◆ **Dataset section**

:::

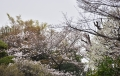 31桜3分咲き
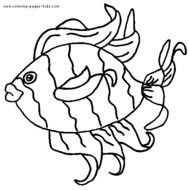 Tropical Fish Coloring Pages N4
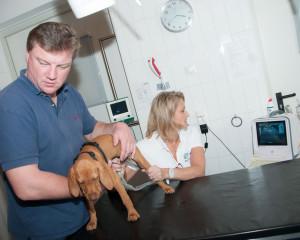 Ultraschall Hund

:::

◆ **Brief**
For this exercise, retype the listing above word for word and omit the pictures.

◆ **Answer below**
 31桜3分咲き
 Tropical Fish Coloring Pages N4
 Ultraschall Hund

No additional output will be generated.